§ What you should do
Output every line of the data exactly as it appears.

-- Start Task input --

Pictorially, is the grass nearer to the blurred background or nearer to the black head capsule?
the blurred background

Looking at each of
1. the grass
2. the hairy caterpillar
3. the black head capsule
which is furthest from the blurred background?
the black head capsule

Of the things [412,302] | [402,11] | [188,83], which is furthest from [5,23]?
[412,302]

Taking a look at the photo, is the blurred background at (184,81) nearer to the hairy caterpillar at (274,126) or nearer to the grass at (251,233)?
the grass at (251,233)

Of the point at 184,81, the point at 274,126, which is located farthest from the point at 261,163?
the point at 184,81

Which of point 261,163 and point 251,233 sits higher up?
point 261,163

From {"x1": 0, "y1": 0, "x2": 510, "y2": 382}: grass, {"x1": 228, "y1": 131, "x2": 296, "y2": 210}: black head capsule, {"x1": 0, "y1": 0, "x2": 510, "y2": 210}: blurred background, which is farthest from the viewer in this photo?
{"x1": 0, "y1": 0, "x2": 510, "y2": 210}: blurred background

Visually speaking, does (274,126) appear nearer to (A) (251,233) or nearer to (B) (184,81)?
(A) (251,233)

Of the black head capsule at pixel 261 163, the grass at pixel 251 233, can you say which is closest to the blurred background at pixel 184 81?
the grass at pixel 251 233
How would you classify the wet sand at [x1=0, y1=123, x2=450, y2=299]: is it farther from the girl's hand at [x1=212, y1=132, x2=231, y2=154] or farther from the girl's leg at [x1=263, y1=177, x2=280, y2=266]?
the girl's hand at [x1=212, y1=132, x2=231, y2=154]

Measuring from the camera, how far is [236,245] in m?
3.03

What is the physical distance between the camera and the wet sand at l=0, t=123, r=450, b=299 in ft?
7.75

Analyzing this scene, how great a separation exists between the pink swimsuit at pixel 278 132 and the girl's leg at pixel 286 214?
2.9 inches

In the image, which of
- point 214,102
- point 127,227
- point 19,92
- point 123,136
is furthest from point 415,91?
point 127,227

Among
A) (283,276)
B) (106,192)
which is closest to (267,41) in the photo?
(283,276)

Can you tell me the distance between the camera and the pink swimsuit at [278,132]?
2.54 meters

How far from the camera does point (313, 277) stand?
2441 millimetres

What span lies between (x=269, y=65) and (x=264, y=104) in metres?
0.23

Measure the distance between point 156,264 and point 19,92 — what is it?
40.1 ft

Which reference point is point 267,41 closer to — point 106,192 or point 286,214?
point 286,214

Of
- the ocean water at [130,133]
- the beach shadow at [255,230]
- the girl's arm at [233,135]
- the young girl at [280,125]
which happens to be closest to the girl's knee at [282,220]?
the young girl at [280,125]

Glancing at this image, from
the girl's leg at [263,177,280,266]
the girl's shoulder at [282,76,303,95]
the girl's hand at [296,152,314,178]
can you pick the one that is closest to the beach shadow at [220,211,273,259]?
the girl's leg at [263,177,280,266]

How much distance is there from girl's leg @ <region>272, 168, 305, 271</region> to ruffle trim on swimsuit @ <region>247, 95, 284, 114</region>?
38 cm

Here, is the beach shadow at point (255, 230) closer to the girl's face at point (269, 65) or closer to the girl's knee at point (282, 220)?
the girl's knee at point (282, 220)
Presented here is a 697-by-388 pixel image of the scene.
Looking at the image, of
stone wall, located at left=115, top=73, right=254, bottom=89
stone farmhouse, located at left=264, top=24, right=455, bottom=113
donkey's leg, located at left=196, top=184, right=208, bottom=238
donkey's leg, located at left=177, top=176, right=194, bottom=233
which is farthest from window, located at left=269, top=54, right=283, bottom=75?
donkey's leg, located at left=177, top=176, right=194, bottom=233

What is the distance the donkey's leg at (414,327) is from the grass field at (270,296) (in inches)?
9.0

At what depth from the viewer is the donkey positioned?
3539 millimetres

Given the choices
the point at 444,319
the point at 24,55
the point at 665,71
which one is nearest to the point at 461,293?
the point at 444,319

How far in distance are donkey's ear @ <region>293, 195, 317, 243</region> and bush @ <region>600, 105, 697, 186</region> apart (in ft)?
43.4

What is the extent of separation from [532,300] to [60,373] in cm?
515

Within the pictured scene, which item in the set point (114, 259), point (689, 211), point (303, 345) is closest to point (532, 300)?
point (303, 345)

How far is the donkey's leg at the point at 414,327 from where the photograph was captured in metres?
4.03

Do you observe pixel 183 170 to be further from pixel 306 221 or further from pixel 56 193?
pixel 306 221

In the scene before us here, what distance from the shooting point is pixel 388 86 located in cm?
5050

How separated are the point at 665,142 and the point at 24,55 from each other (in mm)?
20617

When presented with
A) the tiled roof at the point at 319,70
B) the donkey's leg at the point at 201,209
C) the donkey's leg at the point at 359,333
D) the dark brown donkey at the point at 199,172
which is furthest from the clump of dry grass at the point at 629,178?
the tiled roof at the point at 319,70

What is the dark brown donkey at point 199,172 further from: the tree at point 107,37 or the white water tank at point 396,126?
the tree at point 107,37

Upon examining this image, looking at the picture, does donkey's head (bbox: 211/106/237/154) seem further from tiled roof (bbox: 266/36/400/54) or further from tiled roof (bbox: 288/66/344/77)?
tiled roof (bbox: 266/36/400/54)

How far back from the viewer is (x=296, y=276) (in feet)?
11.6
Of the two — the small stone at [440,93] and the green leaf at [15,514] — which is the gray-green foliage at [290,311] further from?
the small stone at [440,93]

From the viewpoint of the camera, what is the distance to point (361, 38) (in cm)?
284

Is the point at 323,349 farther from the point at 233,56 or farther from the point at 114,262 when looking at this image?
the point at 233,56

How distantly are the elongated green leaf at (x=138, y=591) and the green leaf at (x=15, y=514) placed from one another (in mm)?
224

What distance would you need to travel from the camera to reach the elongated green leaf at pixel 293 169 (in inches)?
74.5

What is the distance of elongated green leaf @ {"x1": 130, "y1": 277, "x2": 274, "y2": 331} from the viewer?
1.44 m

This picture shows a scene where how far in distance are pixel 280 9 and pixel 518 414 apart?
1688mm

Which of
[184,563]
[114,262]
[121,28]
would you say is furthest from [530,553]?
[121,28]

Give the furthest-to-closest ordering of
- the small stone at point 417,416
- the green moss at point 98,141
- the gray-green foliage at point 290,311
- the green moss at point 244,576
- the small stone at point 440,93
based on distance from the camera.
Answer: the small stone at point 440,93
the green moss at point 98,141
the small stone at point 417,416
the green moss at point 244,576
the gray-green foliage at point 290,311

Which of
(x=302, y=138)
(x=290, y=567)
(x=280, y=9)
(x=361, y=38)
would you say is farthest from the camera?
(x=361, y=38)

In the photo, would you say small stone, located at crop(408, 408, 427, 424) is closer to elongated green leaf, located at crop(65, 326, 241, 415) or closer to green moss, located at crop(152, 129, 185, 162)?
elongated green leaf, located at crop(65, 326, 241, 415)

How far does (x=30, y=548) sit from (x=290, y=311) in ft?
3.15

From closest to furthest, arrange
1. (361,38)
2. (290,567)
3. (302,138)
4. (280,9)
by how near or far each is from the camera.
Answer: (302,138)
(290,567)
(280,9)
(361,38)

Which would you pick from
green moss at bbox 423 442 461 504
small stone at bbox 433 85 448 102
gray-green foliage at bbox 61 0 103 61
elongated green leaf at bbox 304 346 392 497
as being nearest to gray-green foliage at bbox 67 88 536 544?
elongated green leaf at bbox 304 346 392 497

-- End Task input --

§ The output
Pictorially, is the grass nearer to the blurred background or nearer to the black head capsule?
the blurred background

Looking at each of
1. the grass
2. the hairy caterpillar
3. the black head capsule
which is furthest from the blurred background?
the black head capsule

Of the things [412,302] | [402,11] | [188,83], which is furthest from [5,23]?
[412,302]

Taking a look at the photo, is the blurred background at (184,81) nearer to the hairy caterpillar at (274,126) or nearer to the grass at (251,233)?
the grass at (251,233)

Of the point at 184,81, the point at 274,126, which is located farthest from the point at 261,163?
the point at 184,81

Which of point 261,163 and point 251,233 sits higher up?
point 261,163

From {"x1": 0, "y1": 0, "x2": 510, "y2": 382}: grass, {"x1": 228, "y1": 131, "x2": 296, "y2": 210}: black head capsule, {"x1": 0, "y1": 0, "x2": 510, "y2": 210}: blurred background, which is farthest from the viewer in this photo?
{"x1": 0, "y1": 0, "x2": 510, "y2": 210}: blurred background

Visually speaking, does (274,126) appear nearer to (A) (251,233) or nearer to (B) (184,81)?
(A) (251,233)

Of the black head capsule at pixel 261 163, the grass at pixel 251 233, can you say which is closest to the blurred background at pixel 184 81?
the grass at pixel 251 233
How would you classify the wet sand at [x1=0, y1=123, x2=450, y2=299]: is it farther from the girl's hand at [x1=212, y1=132, x2=231, y2=154] or farther from the girl's leg at [x1=263, y1=177, x2=280, y2=266]?
the girl's hand at [x1=212, y1=132, x2=231, y2=154]

Measuring from the camera, how far is [236,245] in m?
3.03

What is the physical distance between the camera and the wet sand at l=0, t=123, r=450, b=299 in ft?
7.75

Analyzing this scene, how great a separation exists between the pink swimsuit at pixel 278 132 and the girl's leg at pixel 286 214?
2.9 inches

In the image, which of
- point 214,102
- point 127,227
- point 19,92
- point 123,136
is furthest from point 415,91?
point 127,227

Among
A) (283,276)
B) (106,192)
which is closest to (267,41) in the photo?
(283,276)

Can you tell me the distance between the camera and the pink swimsuit at [278,132]?
2.54 meters

How far from the camera does point (313, 277) stand?
2441 millimetres

What span lies between (x=269, y=65) and (x=264, y=104) in metres?
0.23

Measure the distance between point 156,264 and point 19,92 — what is it?
40.1 ft

Which reference point is point 267,41 closer to — point 106,192 or point 286,214?
point 286,214

Of
- the ocean water at [130,133]
- the beach shadow at [255,230]
- the girl's arm at [233,135]
- the young girl at [280,125]
which happens to be closest to the girl's knee at [282,220]?
the young girl at [280,125]

Glancing at this image, from
the girl's leg at [263,177,280,266]
the girl's shoulder at [282,76,303,95]
the girl's hand at [296,152,314,178]
can you pick the one that is closest to the beach shadow at [220,211,273,259]?
the girl's leg at [263,177,280,266]

How much distance is there from girl's leg @ <region>272, 168, 305, 271</region> to ruffle trim on swimsuit @ <region>247, 95, 284, 114</region>?
38 cm

Here, is the beach shadow at point (255, 230) closer to the girl's face at point (269, 65) or closer to the girl's knee at point (282, 220)?
the girl's knee at point (282, 220)
Presented here is a 697-by-388 pixel image of the scene.
Looking at the image, of
stone wall, located at left=115, top=73, right=254, bottom=89
stone farmhouse, located at left=264, top=24, right=455, bottom=113
donkey's leg, located at left=196, top=184, right=208, bottom=238
donkey's leg, located at left=177, top=176, right=194, bottom=233
which is farthest from window, located at left=269, top=54, right=283, bottom=75?
donkey's leg, located at left=177, top=176, right=194, bottom=233

What is the distance the donkey's leg at (414,327) is from the grass field at (270,296) (in inches)?
9.0

At what depth from the viewer is the donkey positioned?
3539 millimetres

Given the choices
the point at 444,319
the point at 24,55
the point at 665,71
which one is nearest to the point at 461,293?
the point at 444,319

How far in distance are donkey's ear @ <region>293, 195, 317, 243</region> and bush @ <region>600, 105, 697, 186</region> apart (in ft)?
43.4

What is the extent of separation from [532,300] to [60,373] in cm?
515

Within the pictured scene, which item in the set point (114, 259), point (689, 211), point (303, 345) is closest to point (532, 300)?
point (303, 345)

How far is the donkey's leg at the point at 414,327 from where the photograph was captured in metres?
4.03

Do you observe pixel 183 170 to be further from pixel 306 221 or further from pixel 56 193?
pixel 306 221

In the scene before us here, what distance from the shooting point is pixel 388 86 located in cm?
5050

How separated are the point at 665,142 and the point at 24,55 from each other (in mm)?
20617

When presented with
A) the tiled roof at the point at 319,70
B) the donkey's leg at the point at 201,209
C) the donkey's leg at the point at 359,333
D) the dark brown donkey at the point at 199,172
which is furthest from the clump of dry grass at the point at 629,178?
the tiled roof at the point at 319,70

What is the dark brown donkey at point 199,172 further from: the tree at point 107,37 or the white water tank at point 396,126?
the tree at point 107,37

Upon examining this image, looking at the picture, does donkey's head (bbox: 211/106/237/154) seem further from tiled roof (bbox: 266/36/400/54) or further from tiled roof (bbox: 288/66/344/77)?
tiled roof (bbox: 266/36/400/54)

How far back from the viewer is (x=296, y=276) (in feet)?
11.6
Of the two — the small stone at [440,93] and the green leaf at [15,514] — which is the gray-green foliage at [290,311] further from?
the small stone at [440,93]

From the viewpoint of the camera, what is the distance to point (361, 38) (in cm)?
284

Is the point at 323,349 farther from the point at 233,56 or farther from the point at 114,262 when looking at this image?
the point at 233,56

How distantly are the elongated green leaf at (x=138, y=591) and the green leaf at (x=15, y=514) placed from one another (in mm)?
224

What distance would you need to travel from the camera to reach the elongated green leaf at pixel 293 169 (in inches)?
74.5

What is the distance of elongated green leaf @ {"x1": 130, "y1": 277, "x2": 274, "y2": 331} from the viewer?
1.44 m

This picture shows a scene where how far in distance are pixel 280 9 and pixel 518 414 apart?
1688mm

Which of
[184,563]
[114,262]
[121,28]
would you say is furthest from [530,553]?
[121,28]

Give the furthest-to-closest ordering of
- the small stone at point 417,416
- the green moss at point 98,141
- the gray-green foliage at point 290,311
- the green moss at point 244,576
- the small stone at point 440,93
based on distance from the camera.
Answer: the small stone at point 440,93
the green moss at point 98,141
the small stone at point 417,416
the green moss at point 244,576
the gray-green foliage at point 290,311

Which of
(x=302, y=138)
(x=290, y=567)
(x=280, y=9)
(x=361, y=38)
would you say is farthest from the camera?
(x=361, y=38)

In the photo, would you say small stone, located at crop(408, 408, 427, 424) is closer to elongated green leaf, located at crop(65, 326, 241, 415) or closer to green moss, located at crop(152, 129, 185, 162)?
elongated green leaf, located at crop(65, 326, 241, 415)

How far does (x=30, y=548) sit from (x=290, y=311) in ft?
3.15

From closest to furthest, arrange
1. (361,38)
2. (290,567)
3. (302,138)
4. (280,9)
by how near or far each is from the camera.
Answer: (302,138)
(290,567)
(280,9)
(361,38)

Which would you pick from
green moss at bbox 423 442 461 504
small stone at bbox 433 85 448 102
gray-green foliage at bbox 61 0 103 61
elongated green leaf at bbox 304 346 392 497
as being nearest to gray-green foliage at bbox 67 88 536 544?
elongated green leaf at bbox 304 346 392 497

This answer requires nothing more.